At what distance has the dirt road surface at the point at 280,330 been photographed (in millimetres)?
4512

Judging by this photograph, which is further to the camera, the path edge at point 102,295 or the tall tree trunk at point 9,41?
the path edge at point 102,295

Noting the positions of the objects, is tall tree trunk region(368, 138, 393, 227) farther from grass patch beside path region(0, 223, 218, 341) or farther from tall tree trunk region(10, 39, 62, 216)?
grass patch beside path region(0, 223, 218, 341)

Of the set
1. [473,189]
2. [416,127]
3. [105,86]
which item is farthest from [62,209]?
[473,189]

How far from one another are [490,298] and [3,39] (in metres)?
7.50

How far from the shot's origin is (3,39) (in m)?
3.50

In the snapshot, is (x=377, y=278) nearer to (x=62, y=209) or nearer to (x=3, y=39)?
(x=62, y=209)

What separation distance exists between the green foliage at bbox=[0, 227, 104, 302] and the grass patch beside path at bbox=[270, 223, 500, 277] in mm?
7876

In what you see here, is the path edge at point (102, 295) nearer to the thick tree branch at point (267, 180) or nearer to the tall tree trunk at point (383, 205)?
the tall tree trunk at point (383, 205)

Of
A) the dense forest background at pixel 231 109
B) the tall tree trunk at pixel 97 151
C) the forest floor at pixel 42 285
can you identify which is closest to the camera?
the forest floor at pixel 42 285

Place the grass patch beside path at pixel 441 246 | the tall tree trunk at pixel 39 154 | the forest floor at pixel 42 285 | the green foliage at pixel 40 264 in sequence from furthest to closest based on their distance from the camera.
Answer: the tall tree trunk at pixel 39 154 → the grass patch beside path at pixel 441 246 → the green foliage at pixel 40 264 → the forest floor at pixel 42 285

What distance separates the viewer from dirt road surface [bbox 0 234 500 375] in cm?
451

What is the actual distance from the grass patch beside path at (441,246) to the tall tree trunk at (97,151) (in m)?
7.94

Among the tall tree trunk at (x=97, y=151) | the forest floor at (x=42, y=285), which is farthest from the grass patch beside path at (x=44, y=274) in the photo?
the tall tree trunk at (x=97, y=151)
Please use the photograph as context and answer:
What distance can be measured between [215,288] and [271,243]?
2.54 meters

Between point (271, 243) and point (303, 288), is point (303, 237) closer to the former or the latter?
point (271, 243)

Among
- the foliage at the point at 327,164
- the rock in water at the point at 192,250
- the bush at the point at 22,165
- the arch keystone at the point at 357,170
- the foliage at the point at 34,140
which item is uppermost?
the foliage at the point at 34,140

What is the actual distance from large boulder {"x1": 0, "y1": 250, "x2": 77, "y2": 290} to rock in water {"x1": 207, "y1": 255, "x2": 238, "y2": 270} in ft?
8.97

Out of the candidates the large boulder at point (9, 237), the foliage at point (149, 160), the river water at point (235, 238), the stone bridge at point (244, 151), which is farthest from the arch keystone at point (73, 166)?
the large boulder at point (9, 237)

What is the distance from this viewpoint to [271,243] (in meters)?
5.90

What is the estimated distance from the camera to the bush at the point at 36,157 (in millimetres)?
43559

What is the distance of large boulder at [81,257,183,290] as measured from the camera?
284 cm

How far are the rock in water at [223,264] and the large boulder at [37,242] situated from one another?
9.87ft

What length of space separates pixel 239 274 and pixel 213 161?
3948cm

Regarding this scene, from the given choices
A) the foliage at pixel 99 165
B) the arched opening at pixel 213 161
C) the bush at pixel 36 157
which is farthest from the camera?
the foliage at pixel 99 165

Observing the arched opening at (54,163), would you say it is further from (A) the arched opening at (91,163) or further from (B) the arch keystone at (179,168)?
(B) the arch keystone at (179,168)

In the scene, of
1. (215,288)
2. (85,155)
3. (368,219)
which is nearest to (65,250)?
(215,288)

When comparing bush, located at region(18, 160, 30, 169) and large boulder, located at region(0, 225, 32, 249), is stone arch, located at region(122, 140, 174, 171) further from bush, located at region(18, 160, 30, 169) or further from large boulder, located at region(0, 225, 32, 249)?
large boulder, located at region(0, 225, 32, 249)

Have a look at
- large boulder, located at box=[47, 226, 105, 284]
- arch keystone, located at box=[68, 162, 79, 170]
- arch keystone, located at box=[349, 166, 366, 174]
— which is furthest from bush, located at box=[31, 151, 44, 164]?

......

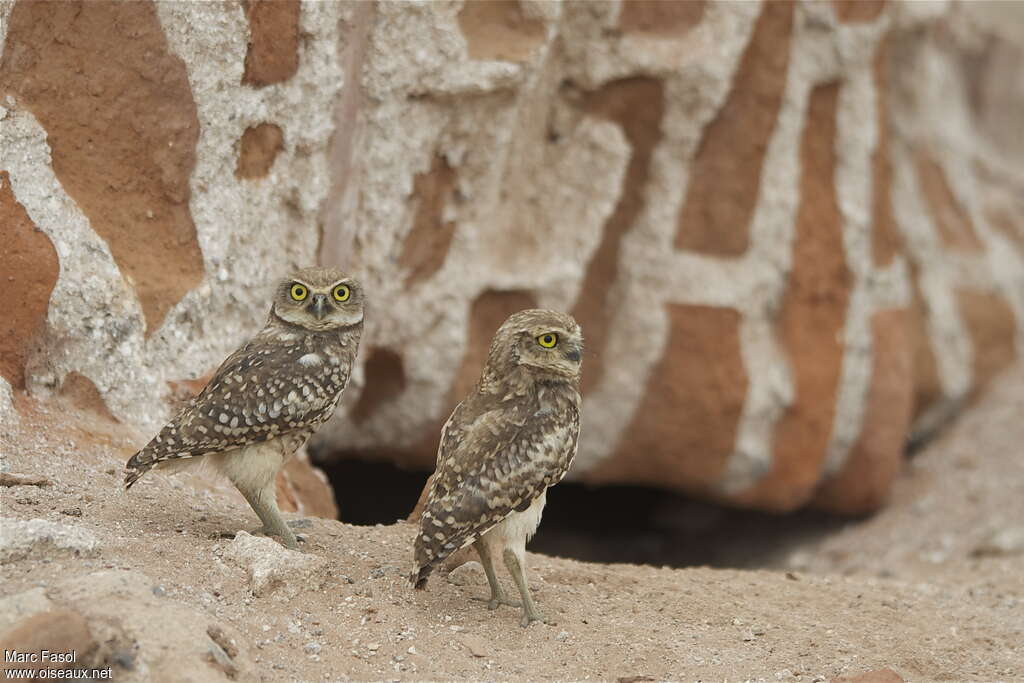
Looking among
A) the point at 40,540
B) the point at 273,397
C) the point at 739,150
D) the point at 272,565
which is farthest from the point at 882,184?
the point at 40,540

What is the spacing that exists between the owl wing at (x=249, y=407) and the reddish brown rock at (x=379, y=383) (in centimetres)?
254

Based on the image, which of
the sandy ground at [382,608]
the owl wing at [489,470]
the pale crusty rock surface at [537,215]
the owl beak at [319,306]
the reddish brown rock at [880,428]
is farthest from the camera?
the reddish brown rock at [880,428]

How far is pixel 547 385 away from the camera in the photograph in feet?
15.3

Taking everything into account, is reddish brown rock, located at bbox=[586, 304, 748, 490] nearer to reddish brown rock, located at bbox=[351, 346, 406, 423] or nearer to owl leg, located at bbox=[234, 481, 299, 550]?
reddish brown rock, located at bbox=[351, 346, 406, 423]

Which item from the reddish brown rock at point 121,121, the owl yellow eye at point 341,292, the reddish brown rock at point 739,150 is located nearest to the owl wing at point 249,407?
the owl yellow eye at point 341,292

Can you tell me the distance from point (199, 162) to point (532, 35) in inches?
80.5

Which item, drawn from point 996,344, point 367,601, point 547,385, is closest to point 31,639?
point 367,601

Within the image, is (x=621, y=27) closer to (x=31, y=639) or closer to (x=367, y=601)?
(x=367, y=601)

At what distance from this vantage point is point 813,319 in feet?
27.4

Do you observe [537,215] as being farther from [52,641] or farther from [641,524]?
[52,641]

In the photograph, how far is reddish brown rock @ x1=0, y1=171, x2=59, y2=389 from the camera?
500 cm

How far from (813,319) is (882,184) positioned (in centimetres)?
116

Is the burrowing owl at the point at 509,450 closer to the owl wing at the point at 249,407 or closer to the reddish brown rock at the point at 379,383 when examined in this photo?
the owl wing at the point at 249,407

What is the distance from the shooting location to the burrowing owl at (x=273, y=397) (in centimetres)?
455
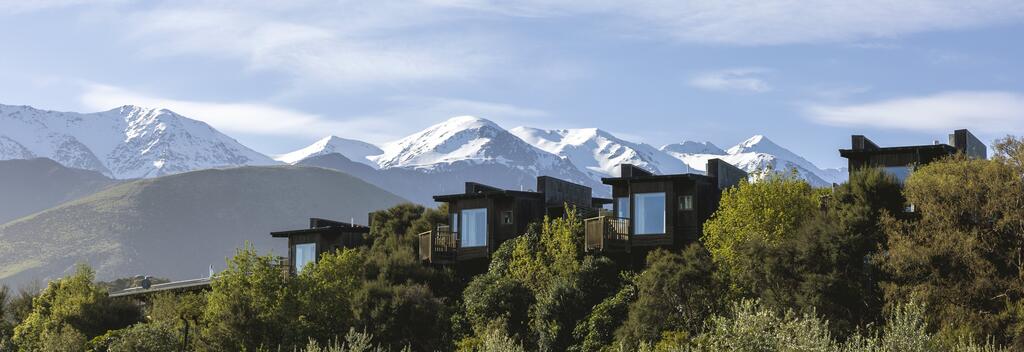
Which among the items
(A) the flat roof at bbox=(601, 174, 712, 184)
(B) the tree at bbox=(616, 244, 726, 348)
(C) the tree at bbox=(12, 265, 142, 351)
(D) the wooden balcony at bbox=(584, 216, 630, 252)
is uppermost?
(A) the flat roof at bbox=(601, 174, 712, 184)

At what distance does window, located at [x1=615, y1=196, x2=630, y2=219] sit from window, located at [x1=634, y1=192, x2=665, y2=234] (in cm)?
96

......

→ **Exercise requirements**:
Count how many lines of the material above contain "path", treating uppercase and lowercase as different. Give only the number.

→ **Full answer**:
10